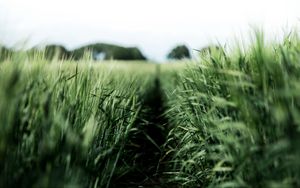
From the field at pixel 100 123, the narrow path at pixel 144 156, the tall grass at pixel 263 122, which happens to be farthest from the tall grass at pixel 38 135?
the tall grass at pixel 263 122

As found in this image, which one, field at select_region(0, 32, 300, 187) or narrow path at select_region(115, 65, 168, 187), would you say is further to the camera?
narrow path at select_region(115, 65, 168, 187)

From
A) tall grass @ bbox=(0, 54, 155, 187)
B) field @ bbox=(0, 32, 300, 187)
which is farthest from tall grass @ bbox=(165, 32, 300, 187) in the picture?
tall grass @ bbox=(0, 54, 155, 187)

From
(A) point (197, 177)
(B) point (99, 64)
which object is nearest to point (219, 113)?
(A) point (197, 177)

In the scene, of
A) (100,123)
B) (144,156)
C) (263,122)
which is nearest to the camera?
(263,122)

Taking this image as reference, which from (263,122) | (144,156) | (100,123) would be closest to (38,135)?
(100,123)

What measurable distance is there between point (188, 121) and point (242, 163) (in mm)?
1702

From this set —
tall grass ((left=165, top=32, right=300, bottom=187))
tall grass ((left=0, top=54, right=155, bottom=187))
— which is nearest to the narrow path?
tall grass ((left=0, top=54, right=155, bottom=187))

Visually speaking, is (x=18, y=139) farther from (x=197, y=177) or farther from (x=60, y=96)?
(x=197, y=177)

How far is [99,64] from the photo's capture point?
509cm

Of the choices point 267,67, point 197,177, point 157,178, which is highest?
point 267,67

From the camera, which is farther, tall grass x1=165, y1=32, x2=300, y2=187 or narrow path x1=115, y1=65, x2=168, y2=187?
narrow path x1=115, y1=65, x2=168, y2=187

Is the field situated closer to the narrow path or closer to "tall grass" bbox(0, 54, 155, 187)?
"tall grass" bbox(0, 54, 155, 187)

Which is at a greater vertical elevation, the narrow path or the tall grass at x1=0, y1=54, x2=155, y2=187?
the tall grass at x1=0, y1=54, x2=155, y2=187

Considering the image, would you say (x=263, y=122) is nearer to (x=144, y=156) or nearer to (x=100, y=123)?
(x=100, y=123)
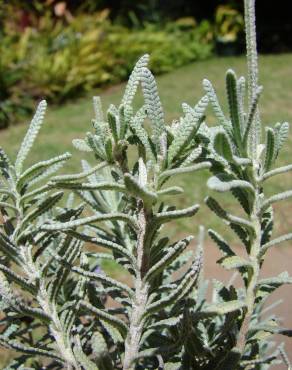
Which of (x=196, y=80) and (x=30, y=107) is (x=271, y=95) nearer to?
(x=196, y=80)

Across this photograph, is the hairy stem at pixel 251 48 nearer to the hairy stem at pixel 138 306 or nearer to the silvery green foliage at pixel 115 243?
the silvery green foliage at pixel 115 243

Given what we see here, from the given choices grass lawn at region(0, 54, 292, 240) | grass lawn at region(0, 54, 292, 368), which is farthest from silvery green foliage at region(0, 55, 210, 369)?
grass lawn at region(0, 54, 292, 240)

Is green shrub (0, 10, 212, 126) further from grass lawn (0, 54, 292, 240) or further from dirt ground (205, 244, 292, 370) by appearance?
dirt ground (205, 244, 292, 370)

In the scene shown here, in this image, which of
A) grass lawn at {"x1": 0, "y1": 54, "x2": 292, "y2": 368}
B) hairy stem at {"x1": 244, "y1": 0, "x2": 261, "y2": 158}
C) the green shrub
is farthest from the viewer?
the green shrub

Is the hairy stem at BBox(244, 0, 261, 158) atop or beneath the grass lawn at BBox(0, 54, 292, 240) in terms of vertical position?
atop

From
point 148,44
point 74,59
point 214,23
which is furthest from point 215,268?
point 214,23

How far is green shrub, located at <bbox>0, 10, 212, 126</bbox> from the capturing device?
819cm

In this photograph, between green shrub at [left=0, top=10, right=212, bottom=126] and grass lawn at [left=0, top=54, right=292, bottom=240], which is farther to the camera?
green shrub at [left=0, top=10, right=212, bottom=126]

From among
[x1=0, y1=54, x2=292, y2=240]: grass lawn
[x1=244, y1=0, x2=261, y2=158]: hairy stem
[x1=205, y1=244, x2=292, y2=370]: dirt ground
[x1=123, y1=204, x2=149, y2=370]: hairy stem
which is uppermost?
[x1=244, y1=0, x2=261, y2=158]: hairy stem

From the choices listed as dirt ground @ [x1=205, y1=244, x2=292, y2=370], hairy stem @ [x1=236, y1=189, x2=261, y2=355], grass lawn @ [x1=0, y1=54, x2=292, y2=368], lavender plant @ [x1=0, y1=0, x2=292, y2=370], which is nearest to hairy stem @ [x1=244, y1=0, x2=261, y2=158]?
lavender plant @ [x1=0, y1=0, x2=292, y2=370]

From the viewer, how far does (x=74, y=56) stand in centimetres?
892

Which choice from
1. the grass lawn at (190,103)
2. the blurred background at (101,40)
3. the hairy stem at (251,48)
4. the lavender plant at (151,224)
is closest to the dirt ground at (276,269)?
the grass lawn at (190,103)

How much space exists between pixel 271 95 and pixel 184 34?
3.78 m

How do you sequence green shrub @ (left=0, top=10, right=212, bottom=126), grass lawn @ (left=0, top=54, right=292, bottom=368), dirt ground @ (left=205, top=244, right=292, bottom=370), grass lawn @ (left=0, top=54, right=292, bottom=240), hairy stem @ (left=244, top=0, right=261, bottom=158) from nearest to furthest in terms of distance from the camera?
hairy stem @ (left=244, top=0, right=261, bottom=158) → dirt ground @ (left=205, top=244, right=292, bottom=370) → grass lawn @ (left=0, top=54, right=292, bottom=368) → grass lawn @ (left=0, top=54, right=292, bottom=240) → green shrub @ (left=0, top=10, right=212, bottom=126)
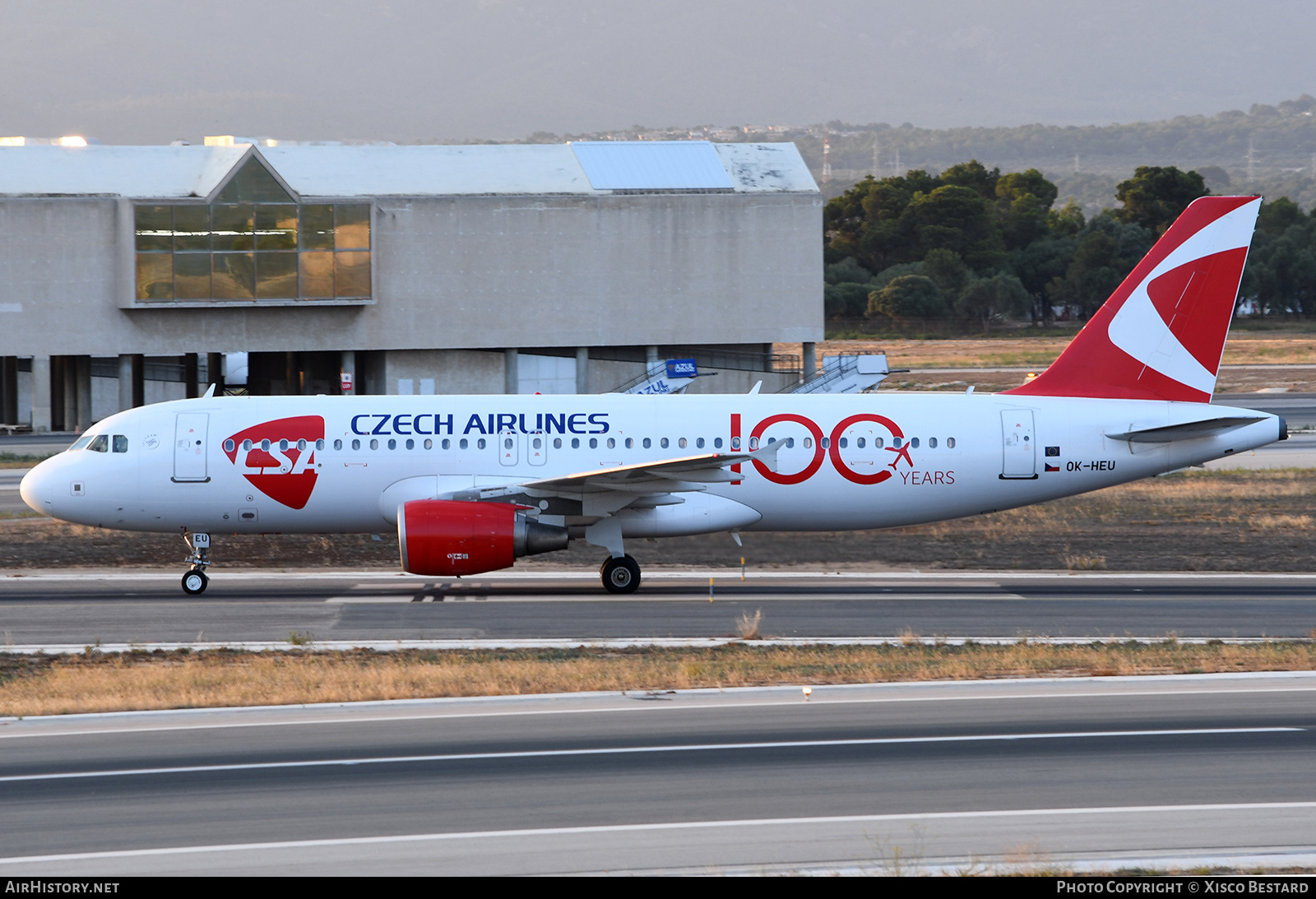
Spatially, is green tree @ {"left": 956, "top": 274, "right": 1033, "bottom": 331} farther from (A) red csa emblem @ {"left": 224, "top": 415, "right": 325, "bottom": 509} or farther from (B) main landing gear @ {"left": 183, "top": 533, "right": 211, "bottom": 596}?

◆ ◆ ◆ ◆

GIVEN REQUEST | The records above must be printed exactly; the pictures stay out.

ANSWER FOR THIS EXERCISE |
From the field at pixel 100 123, the narrow path at pixel 144 156, the tall grass at pixel 263 122, which happens to be farthest from the tall grass at pixel 38 135?
the tall grass at pixel 263 122

As found in this image, which one, field at select_region(0, 32, 300, 187) or narrow path at select_region(115, 65, 168, 187), would you say is further to the camera?
narrow path at select_region(115, 65, 168, 187)

From
A) tall grass @ bbox=(0, 54, 155, 187)
B) field @ bbox=(0, 32, 300, 187)
which is farthest from tall grass @ bbox=(165, 32, 300, 187) in the picture?
tall grass @ bbox=(0, 54, 155, 187)

From
(A) point (197, 177)
(B) point (99, 64)
which object is nearest to point (219, 113)?
(A) point (197, 177)

In the scene, of
A) (100,123)
B) (144,156)
C) (263,122)
which is nearest to the camera?
(263,122)

Taking this image as reference, which from (263,122) | (144,156) | (100,123) would be closest to (38,135)?
(100,123)

What measurable distance is there between point (188, 121) and point (242, 163) (in mm)?
1702

From this set —
tall grass ((left=165, top=32, right=300, bottom=187))
tall grass ((left=0, top=54, right=155, bottom=187))
— which is nearest to the narrow path?
tall grass ((left=0, top=54, right=155, bottom=187))

Visually speaking, is (x=18, y=139) farther from (x=197, y=177) or farther from (x=60, y=96)?
(x=197, y=177)

How far is [99,64] from the photo's capture point?
509cm

Of the choices point 267,67, point 197,177, point 157,178, which is highest?
point 267,67

From the camera, which is farther, tall grass x1=165, y1=32, x2=300, y2=187 or narrow path x1=115, y1=65, x2=168, y2=187?
narrow path x1=115, y1=65, x2=168, y2=187

Is the field situated closer to the narrow path or closer to "tall grass" bbox(0, 54, 155, 187)?
"tall grass" bbox(0, 54, 155, 187)

Which is at a greater vertical elevation, the narrow path or the tall grass at x1=0, y1=54, x2=155, y2=187?
the tall grass at x1=0, y1=54, x2=155, y2=187

Considering the image, would you say (x=263, y=122) is nearer to (x=144, y=156) or nearer to (x=100, y=123)?
(x=100, y=123)
Which of (x=196, y=80) and (x=30, y=107) is (x=271, y=95) nearer to?
(x=196, y=80)

Across this photograph, is the hairy stem at pixel 251 48 nearer to the hairy stem at pixel 138 306 or nearer to the silvery green foliage at pixel 115 243?
the silvery green foliage at pixel 115 243

Given what we see here, from the given choices grass lawn at region(0, 54, 292, 240) | grass lawn at region(0, 54, 292, 368), which is farthest from silvery green foliage at region(0, 55, 210, 369)?
grass lawn at region(0, 54, 292, 240)

Is green shrub (0, 10, 212, 126) further from grass lawn (0, 54, 292, 240) or further from dirt ground (205, 244, 292, 370) by appearance?
dirt ground (205, 244, 292, 370)

In the scene shown here, in this image, which of
A) grass lawn at {"x1": 0, "y1": 54, "x2": 292, "y2": 368}
B) hairy stem at {"x1": 244, "y1": 0, "x2": 261, "y2": 158}
C) the green shrub
is farthest from the viewer?
the green shrub

Is the hairy stem at BBox(244, 0, 261, 158) atop or beneath the grass lawn at BBox(0, 54, 292, 240) in terms of vertical position?
atop

From
point 148,44
point 74,59
point 214,23
which is furthest from point 215,268?
point 214,23

How far is green shrub, located at <bbox>0, 10, 212, 126</bbox> from the capturing device?
819cm

In this photograph, between green shrub at [left=0, top=10, right=212, bottom=126] and grass lawn at [left=0, top=54, right=292, bottom=240], which is farther to the camera?
green shrub at [left=0, top=10, right=212, bottom=126]

From among
[x1=0, y1=54, x2=292, y2=240]: grass lawn
[x1=244, y1=0, x2=261, y2=158]: hairy stem
[x1=205, y1=244, x2=292, y2=370]: dirt ground
[x1=123, y1=204, x2=149, y2=370]: hairy stem
which is uppermost?
[x1=244, y1=0, x2=261, y2=158]: hairy stem

From the choices listed as dirt ground @ [x1=205, y1=244, x2=292, y2=370], hairy stem @ [x1=236, y1=189, x2=261, y2=355], grass lawn @ [x1=0, y1=54, x2=292, y2=368], lavender plant @ [x1=0, y1=0, x2=292, y2=370], which is nearest to hairy stem @ [x1=244, y1=0, x2=261, y2=158]?
lavender plant @ [x1=0, y1=0, x2=292, y2=370]

From the viewer, how far does (x=74, y=56) stand in centimetres?
892

Which choice from
1. the grass lawn at (190,103)
2. the blurred background at (101,40)
3. the hairy stem at (251,48)
4. the lavender plant at (151,224)
is closest to the dirt ground at (276,269)?
the grass lawn at (190,103)

How much space exists between pixel 271 95 and pixel 184 34?
3.78 m

How do you sequence green shrub @ (left=0, top=10, right=212, bottom=126), grass lawn @ (left=0, top=54, right=292, bottom=368), dirt ground @ (left=205, top=244, right=292, bottom=370), grass lawn @ (left=0, top=54, right=292, bottom=240), hairy stem @ (left=244, top=0, right=261, bottom=158) from nearest to furthest in terms of distance from the camera?
hairy stem @ (left=244, top=0, right=261, bottom=158) → dirt ground @ (left=205, top=244, right=292, bottom=370) → grass lawn @ (left=0, top=54, right=292, bottom=368) → grass lawn @ (left=0, top=54, right=292, bottom=240) → green shrub @ (left=0, top=10, right=212, bottom=126)
Spatially, is green tree @ {"left": 956, "top": 274, "right": 1033, "bottom": 331} farther from (A) red csa emblem @ {"left": 224, "top": 415, "right": 325, "bottom": 509} or farther from (B) main landing gear @ {"left": 183, "top": 533, "right": 211, "bottom": 596}?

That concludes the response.